SSI-Supported Research Documents Rise in Parental Involvement in Youth Sports

In recent research, published in Leisure/Loisir, SSI Research Chair and Sociology Professor Chris Knoester teamed with Dr. Chris Bjork (Vassar College) to study changes in parents’ involvement in youth sports, across the past 60 years. This work built upon their initial inquiry into changes in youth sports participation, across recent decades.
It certainly seems that parents have become more involved in their children’s activities, including their sports pursuits, across generations. Also, sports commitments now seem to demand more time, money, and other forms of support from parents. But, there is a lack of empirical evidence about the extent to which changes have occurred, for whom, and why.
In response, Knoester and Bjork used data from the SSI-funded 2018-19 National Sports and Society Survey, a large national survey of 4,000 U.S. adults, to examine respondents’ reports of the extent to which their parents attended their sporting events, spent time otherwise supporting their youth sports endeavors, and spent money to enable their sports participation, while growing up.
Indeed, they found evidence that parents’ attendance at their children’s sporting events, time spent otherwise supporting their children’s sports pursuits, and expenditures increased across generations. Also, socioeconomic differences in parental involvement emerged and became particularly salient among the youngest generations. Moreover, family (e.g., sports fandom, athleticism) and community sport (e.g., community’s passion for sports, provision of affordable recreational sports offerings) cultures appeared to direct parents’ behaviors. Parental involvement was also linked to the durations and levels of their children’s sports involvement, too, of course.

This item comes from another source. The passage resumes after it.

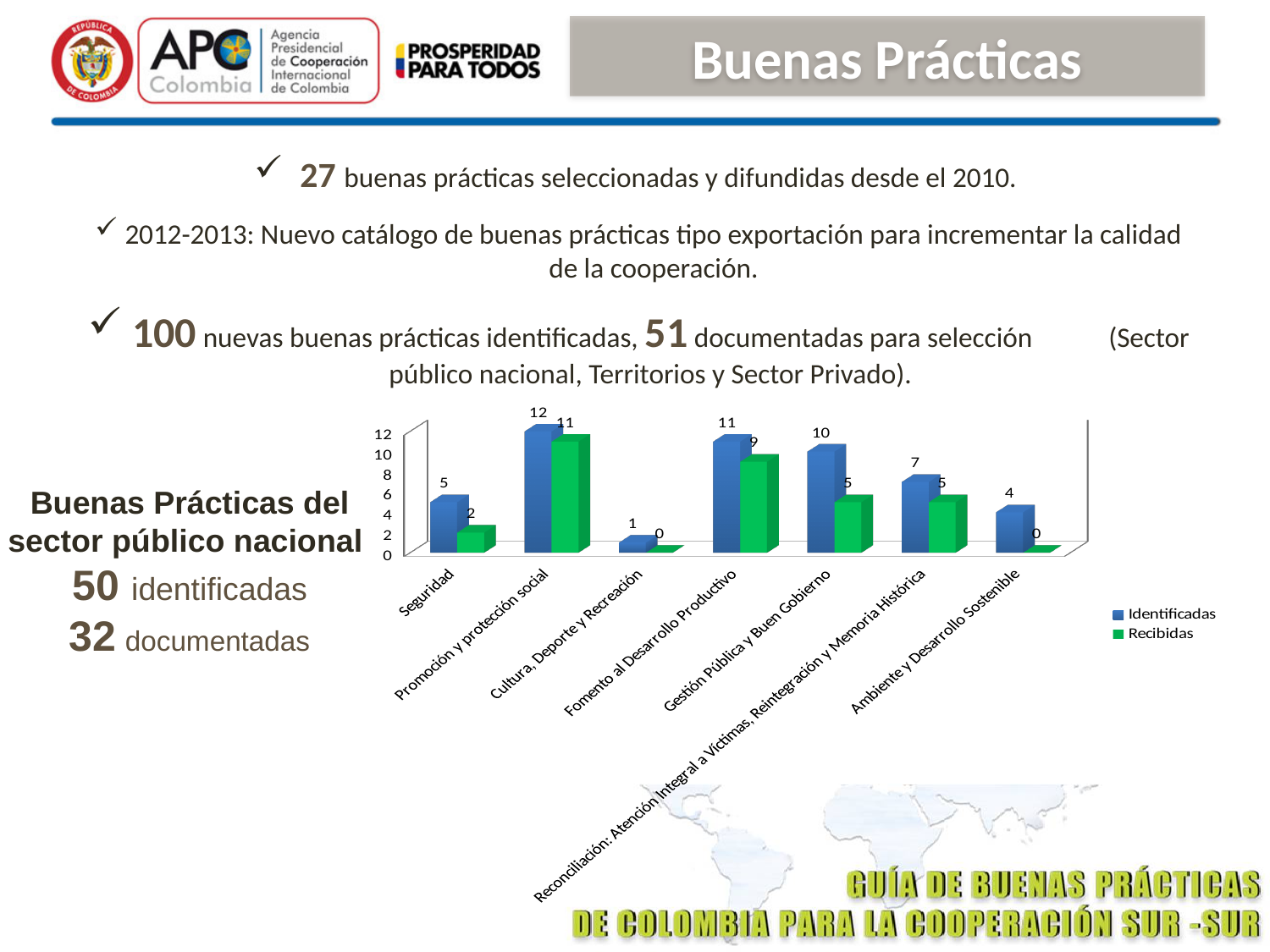
Which series is shown in green in the chart? Recibidas Which category has the lowest Identificadas value? Cultura, Deporte y Recreación How many series does the chart legend list? 2 What is the Recibidas value for Promoción y protección social? 11 Which category has the highest Identificadas value? Promoción y protección social What kind of chart is shown on the slide? Bar chart What is the Identificadas value for Gestión Pública y Buen Gobierno? 10 What is the Recibidas value for Ambiente y Desarrollo Sostenible? 0 How many categories are shown on the x axis of the chart? 7 Which is larger, the Identificadas value for Fomento al Desarrollo Productivo or the Identificadas value for Ambiente y Desarrollo Sostenible? Fomento al Desarrollo Productivo What is the difference between the Identificadas and Recibidas values for Gestión Pública y Buen Gobierno? 5 What is the Identificadas value for Seguridad? 5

The authors understand their findings as reflecting an increased emphases on sports participation activities, heightened levels of parental involvement and investment by especially more privileged parents and those who are immersed in sport cultures, and the extraordinary levels of sports-related involvement that occur when children are highly committed to sports activities—but relatively modest levels of involvement, otherwise. For example, on average, parents were only estimated to attend their child’s sporting events “once a month,” spend time otherwise supporting their child’s sports pursuits “once a month,” and spend “a little bit” on their child’s sports participation, in a typical year. But, highly committed athletes who were situated in sports-oriented families and communities and came from higher socioeconomic status families had parents who were highly involved in their sports pursuits.
The results also contribute additional evidence that children’s sports participation can be seen by parents, and potentially their children, as a strategized means for obtaining not only health and well-being outcomes, character development, social interactions, and enjoyment – but also social status and social mobility opportunities.